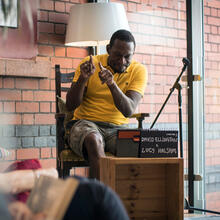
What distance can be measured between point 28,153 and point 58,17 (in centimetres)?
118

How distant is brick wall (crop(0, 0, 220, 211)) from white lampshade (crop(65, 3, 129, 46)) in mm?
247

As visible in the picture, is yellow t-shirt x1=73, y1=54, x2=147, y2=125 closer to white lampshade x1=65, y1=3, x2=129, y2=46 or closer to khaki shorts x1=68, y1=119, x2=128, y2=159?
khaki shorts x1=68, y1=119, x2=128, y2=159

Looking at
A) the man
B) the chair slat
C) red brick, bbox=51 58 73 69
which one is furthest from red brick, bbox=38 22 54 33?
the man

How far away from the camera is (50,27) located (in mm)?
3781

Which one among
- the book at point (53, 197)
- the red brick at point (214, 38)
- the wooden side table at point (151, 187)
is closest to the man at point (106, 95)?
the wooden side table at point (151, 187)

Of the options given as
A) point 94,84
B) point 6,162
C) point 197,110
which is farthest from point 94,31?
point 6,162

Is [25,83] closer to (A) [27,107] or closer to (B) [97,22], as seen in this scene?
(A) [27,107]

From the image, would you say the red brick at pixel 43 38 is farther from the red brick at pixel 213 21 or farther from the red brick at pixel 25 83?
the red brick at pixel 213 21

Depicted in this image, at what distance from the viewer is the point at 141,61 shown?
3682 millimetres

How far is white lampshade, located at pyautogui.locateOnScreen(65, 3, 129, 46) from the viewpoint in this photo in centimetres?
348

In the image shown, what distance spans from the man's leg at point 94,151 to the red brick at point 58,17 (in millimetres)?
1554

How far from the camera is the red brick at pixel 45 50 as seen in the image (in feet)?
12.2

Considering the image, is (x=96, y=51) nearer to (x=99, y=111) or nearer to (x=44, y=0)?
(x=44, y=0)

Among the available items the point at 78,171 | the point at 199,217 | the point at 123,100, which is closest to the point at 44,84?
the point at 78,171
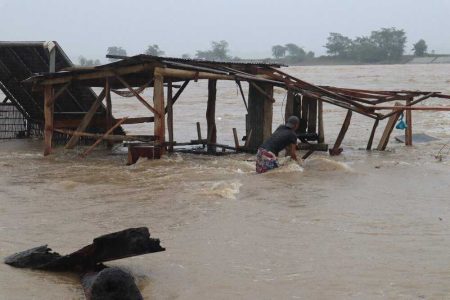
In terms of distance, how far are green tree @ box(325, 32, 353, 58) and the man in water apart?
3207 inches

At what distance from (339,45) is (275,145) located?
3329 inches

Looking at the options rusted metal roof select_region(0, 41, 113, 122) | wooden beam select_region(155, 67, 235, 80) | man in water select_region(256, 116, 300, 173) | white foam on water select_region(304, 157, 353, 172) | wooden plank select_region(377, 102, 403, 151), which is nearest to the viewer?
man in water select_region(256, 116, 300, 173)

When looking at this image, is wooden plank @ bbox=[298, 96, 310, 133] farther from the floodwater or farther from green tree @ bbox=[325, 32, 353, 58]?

* * * * *

Copy out the listing exactly, starting at the line containing "Considering the image, is" and continuing through its last line, both ends included. Leave the pictures out of your copy.

● **Written reply**
Considering the image, is (x=96, y=51) nearer to (x=99, y=111) or nearer to (x=44, y=0)?
(x=44, y=0)

Among the available items the point at 78,171 | the point at 199,217 | the point at 123,100, which is closest to the point at 44,84?
the point at 78,171
In terms of distance, how far are green tree @ box(325, 32, 353, 58) and the man in water apart?
3207 inches

At what distance from (339,45) is (275,145) located?
3329 inches

Looking at the options rusted metal roof select_region(0, 41, 113, 122) | wooden beam select_region(155, 67, 235, 80) | man in water select_region(256, 116, 300, 173) | white foam on water select_region(304, 157, 353, 172) | wooden plank select_region(377, 102, 403, 151), which is nearest to the viewer?
man in water select_region(256, 116, 300, 173)

When looking at this image, is wooden plank @ bbox=[298, 96, 310, 133] farther from the floodwater or farther from green tree @ bbox=[325, 32, 353, 58]?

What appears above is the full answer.